L’objectif de cette jeune association est d’ accompagner les enfants hospitalisés, en leur apportant un soutien moral à travers des spectacles, l’achat de jeux afin de rendre moins difficile leur séjour en milieu hospitalier, gage de leur guérison.

Les services sont simples : divertir et amuser les enfants malades grâce aux dons attribués à l’association : Jeux, jouets, livres, objets de décoration.

Max et Vincent véhicule le rêvel’espoirla générosité et le partage.

L’Association est née à partir de contacts entre les fondateurs et l’Hôpital d’Orsay. Les actions seront privilégiées avec cet établissement.

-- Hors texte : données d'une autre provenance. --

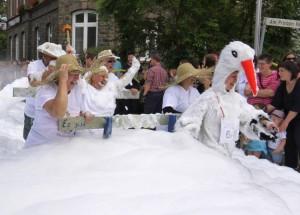 K800_Schubkarrenrennen Morsbach_24.07.2016_047FotoCBuchen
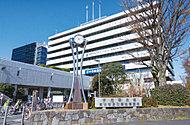 中野区役所 約740m(徒歩10分)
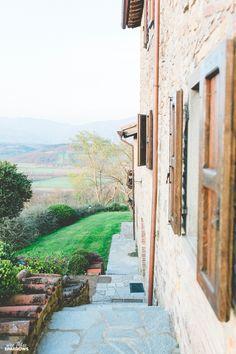 04.22 Tuscan Villa La Vecchia Quercia Tuscany Poppi Toronto Photographer Italy Destination Wedding Poppi Italy Wedding Wee Three Sparrows Photography_36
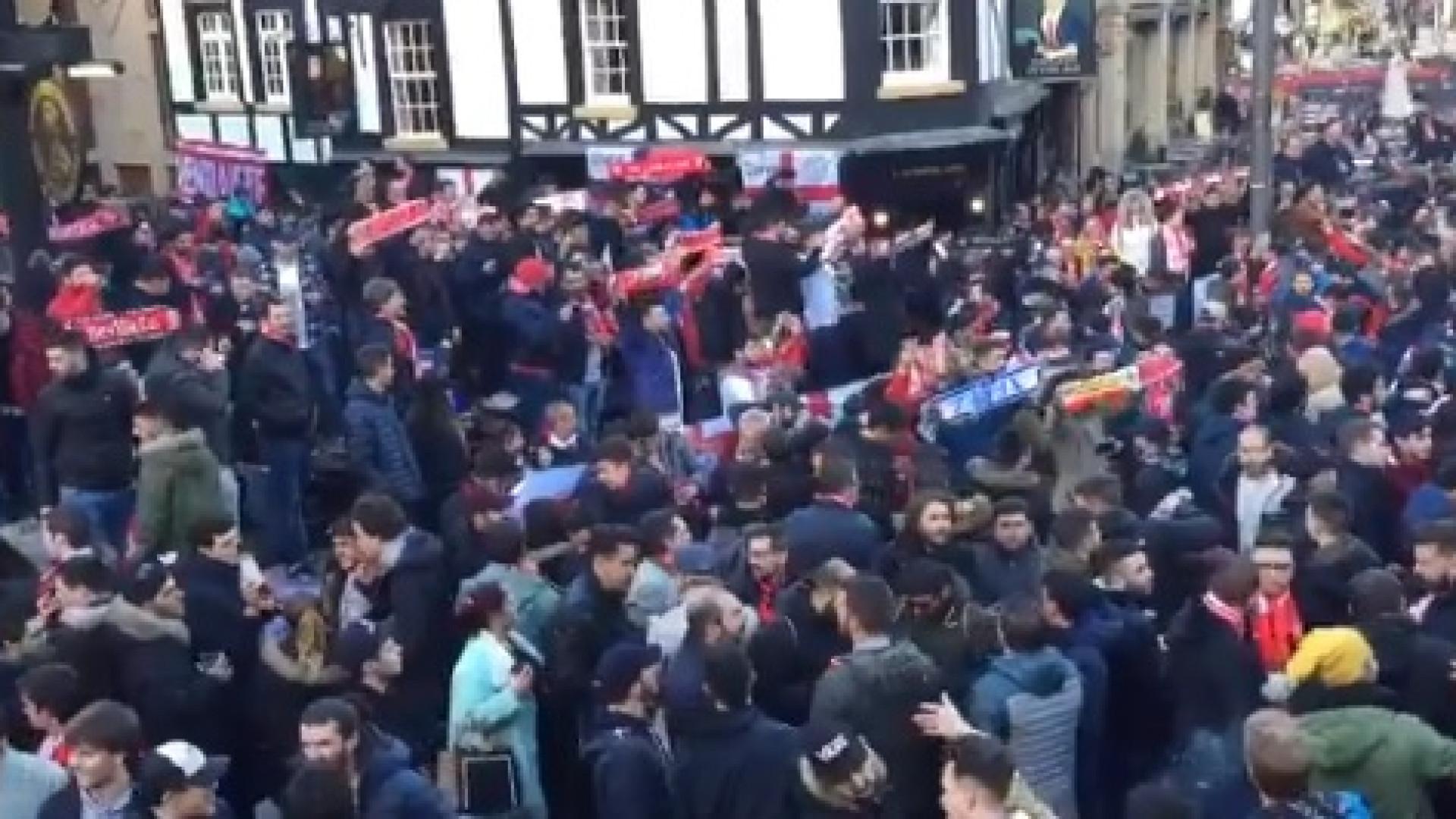 Adeptos do Sevilha fazem a festa antes da partida em Old Trafford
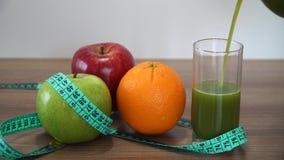 Nalewać Świeżego Zielonego Smoothie i owoc zbiory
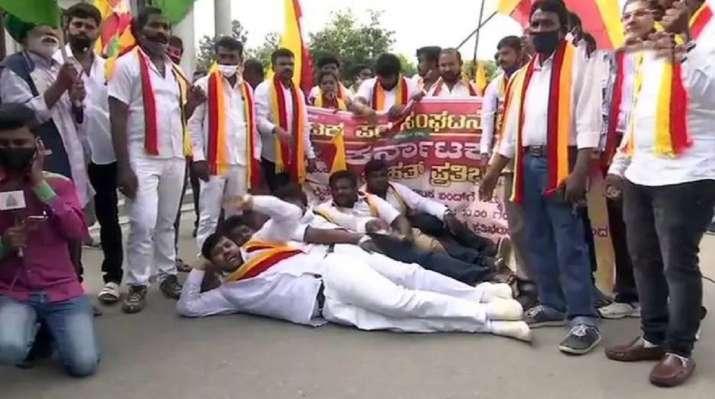 Karnataka Bandh LIVE: Protests against farm laws across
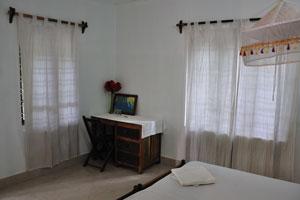 Белые занавески в комнате с видом на сад - дом отдыха «Эдемский сад»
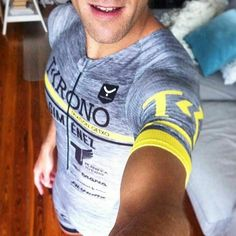 #Repost @jorditri76  Perché la classe non è acqua!! Complimenti @jorditri76 per questo stile super elegante!! #T605 #trisuit #tristyle  Mono de Larga Distancia del club #tkrono triatlón de Getxo. En breve llegará todo chavales.Paciencia! Gracias @taymory  #equipacion #triatlon #triathlon #getxo #planificatuexito #manaracingwheels #medikalbike #fit4bike #sunnto
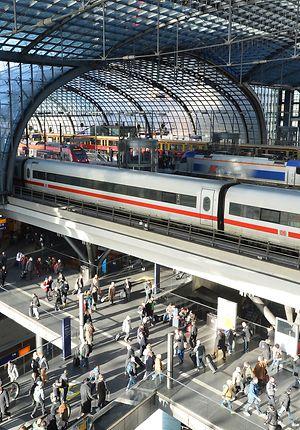 Berlin Hbf - ICE aus Köln am Bahnsteig 11
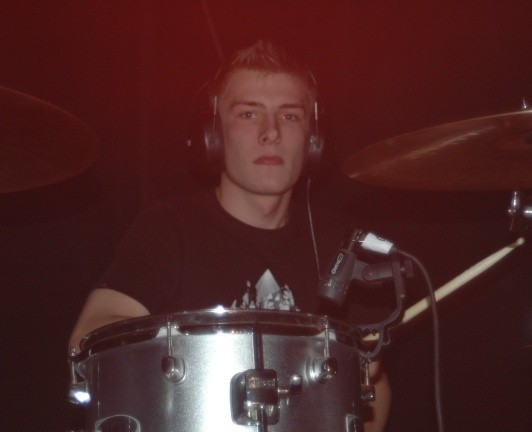 Perkusista Meteora Marcin Lempa.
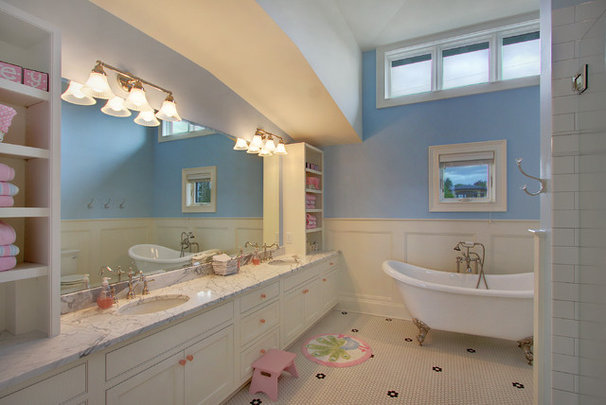Traditional Bathroom by RW Anderson Homes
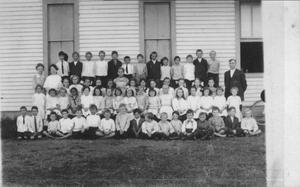 Primary view of object titled '[Rosenberg Public School students c. 1916]'.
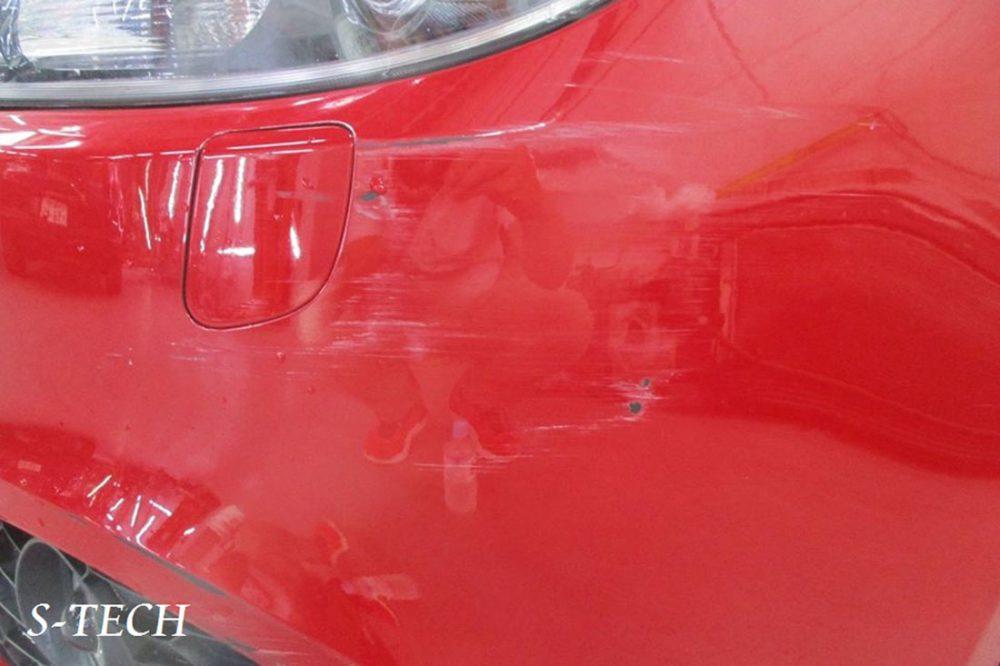 赤のアルファロメオジュリエッタの修理前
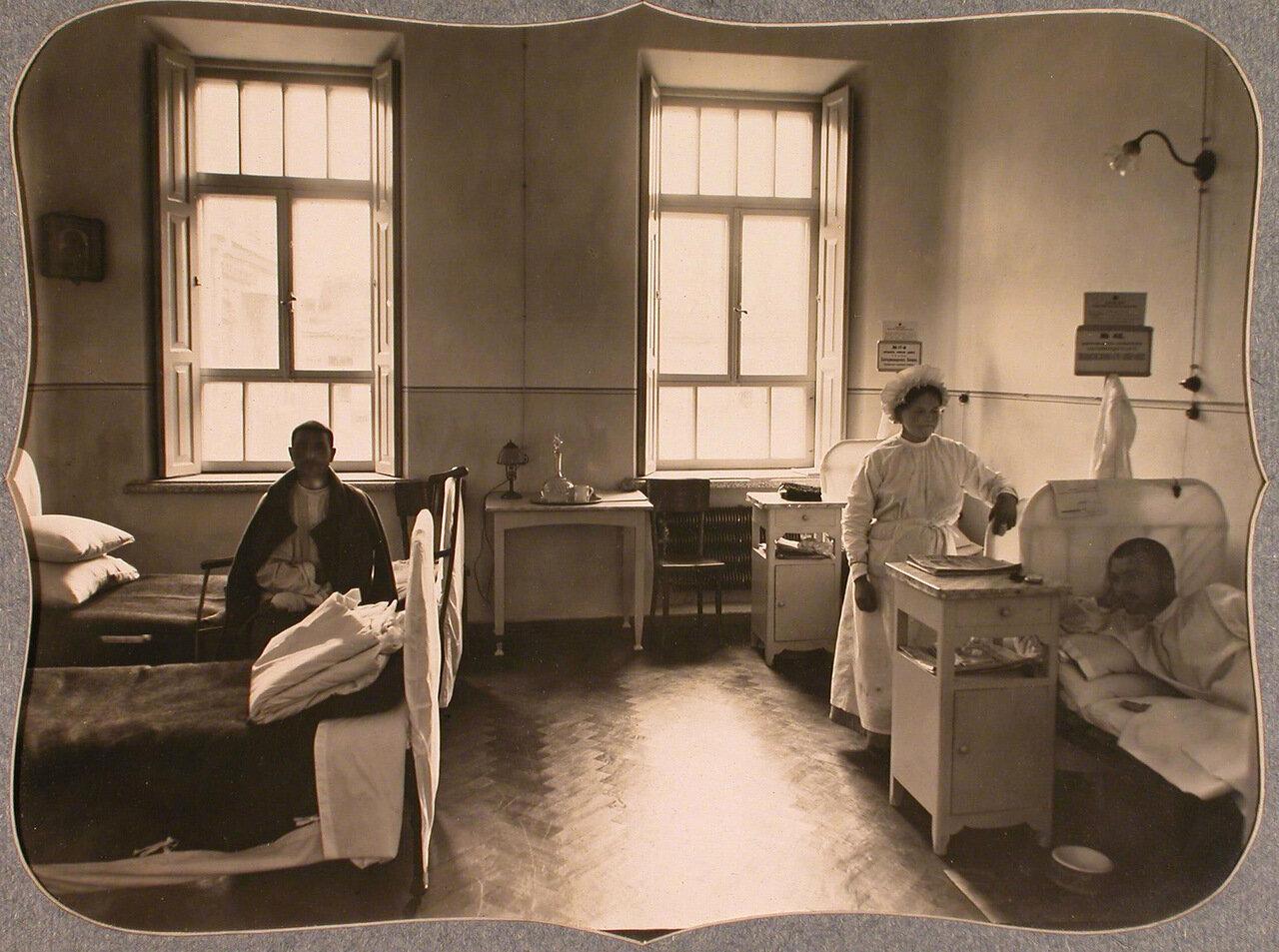 42. Раненые и сестра милосердия в четырехместной палате для нижних чинов лазарета общины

L’association souhaite aussi favoriser les échanges entre les différents publics et les membres de l’association.

Vincent

Vincent nous a quittés le 29 avril 2007.

Ce dimanche matin- là, il  ne s’est pas réveillé. Une mauvaise angine ? On ne saura jamais…. Vincent était un jeune homme de 19 ans qui préparait son bac et voulait se consacrer aux autres en devenant infirmier.

Il aimait la vie, sa famille, la fête avec les amis mais savait aussi écouter, partager, consoler.

Il avait un grand cœur.

 

Max

Dans le petit bassin de l’Ile de Ré il y avait une grenouille. Petit, Vincent aimait beaucoup l’observer, la guetter… elle est devenue « sa grenouille » et il l’a surnommée « MAX ».

Pour le départ de Vincent, la quête faite par ses amis du lycée et de La palaisienne a permis de financer une action au sein de l’hôpital d’Orsay.

Sur le thème d’un monde à l’autre, des enfants, aidés d’une plasticienne ont créé des tableaux pour décorer le hall du service pédiatrie.Parmi la dizaine de tableaux, l’équipe soignante en a choisi un pour l’accueil du service : c’est une grenouille … c’est MAX.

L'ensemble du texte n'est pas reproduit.